Noté algo, no sé exactamente qué, pero sí que me estaba sucediendo algo importante. Tenía dieciocho o diecinueve años y estaba obsesionado con la idea de «escribir». Ya había hecho algún intento fallido con la poesía. Pero, la verdad, nunca se me había ocurrido que pudiera existir un sitio al que uno pudiera enviar esos esfuerzos con la esperanza de que los leyeran e incluso, algo perfectamente factible por increíble que pareciera, pensaran en publicarlos. Allí mismo tenía en mi mano la prueba de que existían personas en ciertas partes del vasto mundo que se dedicaban a publicar lo que otros hacían. Una revista mensual de poesía. Estaba pasmado. Para mí era una revelación. Le di varias veces las gracias al viejo y salí de su casa. Le entregué el cheque a mi jefe y me llevé a casa el ejemplar de Poetry y la antología. Así empezó mi formación.

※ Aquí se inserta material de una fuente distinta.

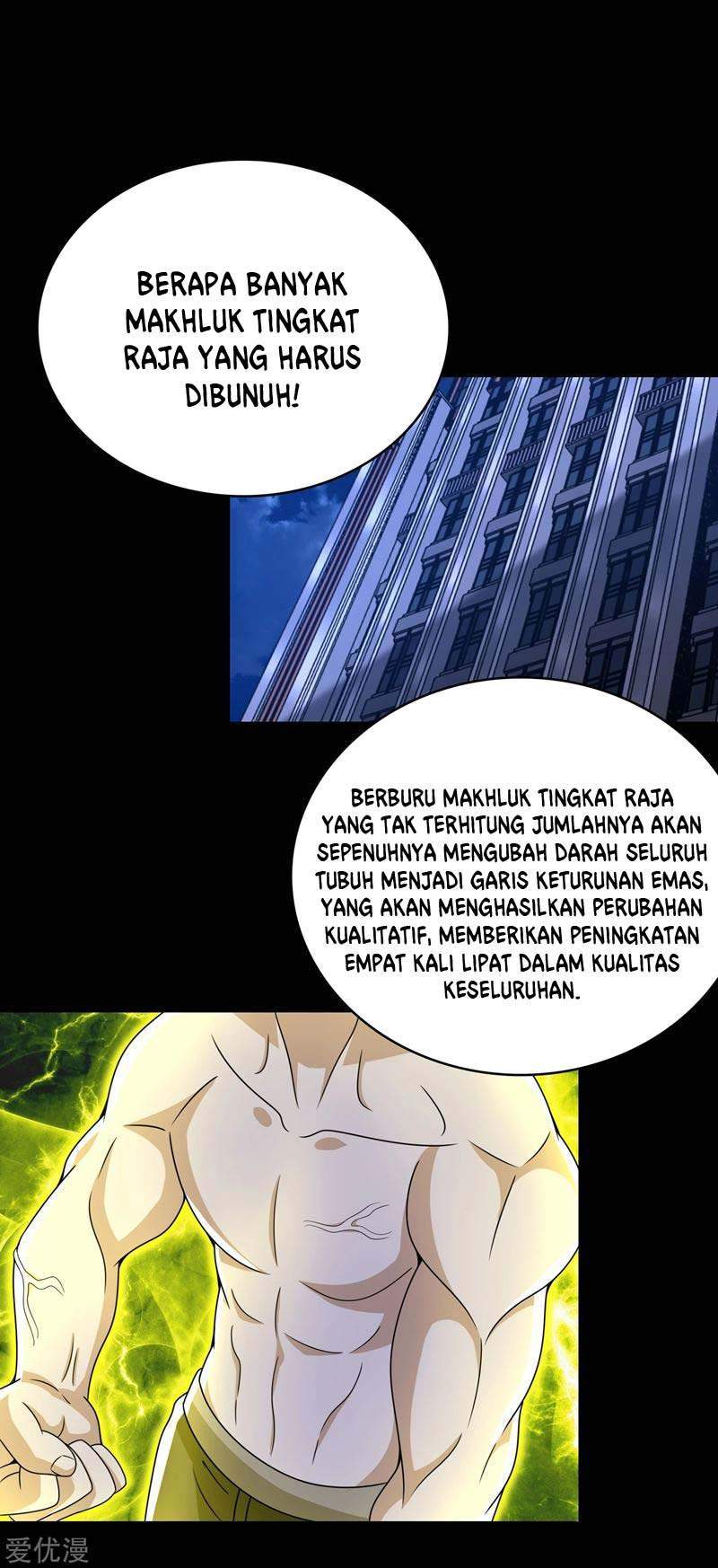 King of Apocalypse Chapter 331 Gambar 19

No recuerdo el nombre de todos los autores de la revista. Posiblemente se tratara de unos cuantos poetas de prestigio junto con otros más o menos nnoveles, como sucede actualmente en la revista. Yo no sabía nada de ninguno de ellos, ni había leído nada moderno, contemporáneo, o como se dijera. Recuerdo en que me fijé en que la revista la había fundado en 1912 una mujer llamada Harriet Monroe. Recuerdo ese dato porque era el mismo año en que había nacido mi padre. Aquella misma noche, cansado ya de leer, tuve la sensación muy clara de que mi vida estaba a punto de verse alterada de un modo muy significativo, incluso, con perdón, magnífico.

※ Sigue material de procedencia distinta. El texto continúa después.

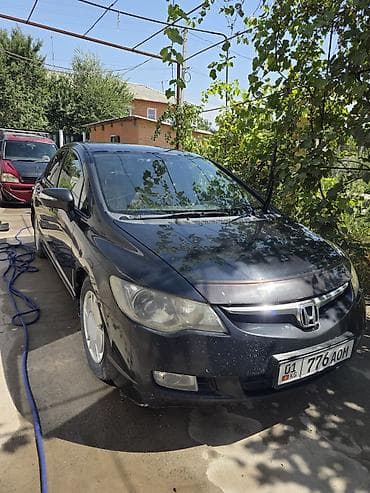 рул фит: Honda Civic: 2008 г., 1.3 л, Вариатор, Бензин, Седан — 1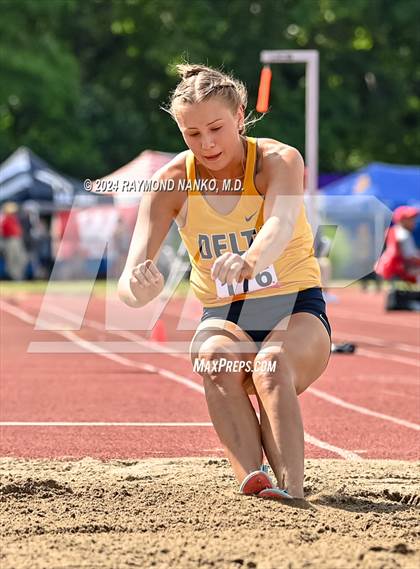 Thumbnail 1 in IHSAA Finals (Long Jump)  photogallery.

La antología, por lo que recuerdo, incluía un artículo sobre el modernismo en la literatura y el papel que jugó en ello un hombre con el extraño nombre de Ezra Pound. Incluía también poemas suyos, cartas y ensayos sobre lo que se debe y no se debe hacer en la escritura de poemas. Me enteré también de que al principio había sido el corresponsal de la revista en el extranjero. Pound había sido fundamental a la hora de introducir nuevos autores a la revista, como H. D., T. S. Eliot, James Joyce, Richard Aldington, por citar solo unos pocos. Se añadían análisis de movimientos poéticos como el imagismo, cuyos autores estaban presentes tanto en Poetry como en la antología. La cabeza me daba vueltas. No sé cuánto dormiría aquella noche.
Esto ocurrió allá por 1956 o 1957, como dije antes. ¿Cuál es la razón por la que he tardado veintiocho años o más en enviar un poema a Poetry? Ninguna. Lo asombroso es que en 1984, cuando alm fin mandé varios poemas, la revista seguía viva y estaba dirigida, como siempre, por personas cuyo objetivo era mantenerla con dignidad. Una de esas personas me escribió en calidad de director alabando mis poemas y confirmándome la publicación de seis de ellos a su debido tiempo.

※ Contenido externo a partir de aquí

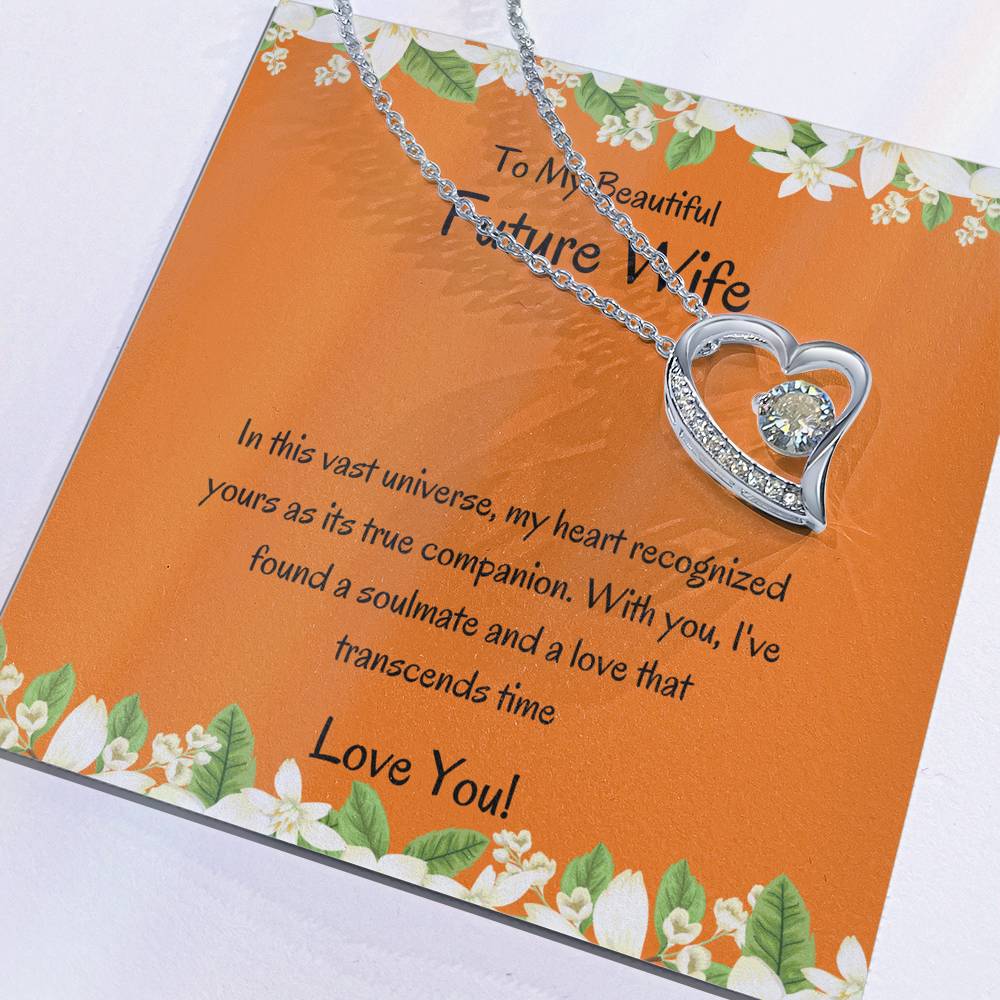 Forever Love Knot Necklace | Romantic Gift for Her and Girlfriend - SOUVMOUR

¿Me siento orgulloso de ello? Por supuesto que me siento orgulloso. Creo que debo estarle agradecido a aquel anónimo y encantador anciano que me regaló el ejemplar de la revista. Puede que lleve tiempo muerto y sus libros estén dispersos por librerías de segunda mano. Aquel día le dije que leería los dos ejemplares y que volvería para comentarle qué me habían parecido. No lo hice, claro. Sucedieron demasiadas cosas. Fue algo que prometí gratuitamente y que sabía que no haría desde el momento en que la puerta se cerró a mis espaldas. Nunca lo volví a ver y no sé cómo se llamaba. Lo único que puedo decir es que el encuentro fue real y de modo muy parecido a como lo he descrito aquí. Entonces yo solo era un mocoso, pero nada puede explicar un momento así, en el que me fue concedido generosamente lo que más necesitaba.
Nada remotamente parecido me ha vuelto a pasar.
*Fragmento de su libro Todos nosotros, que compila por primera vez su trabajo poético en español. La anécdota me resulta sumamente emotiva y familiar. Supongo que todo escritor tendría que pasar por algo así.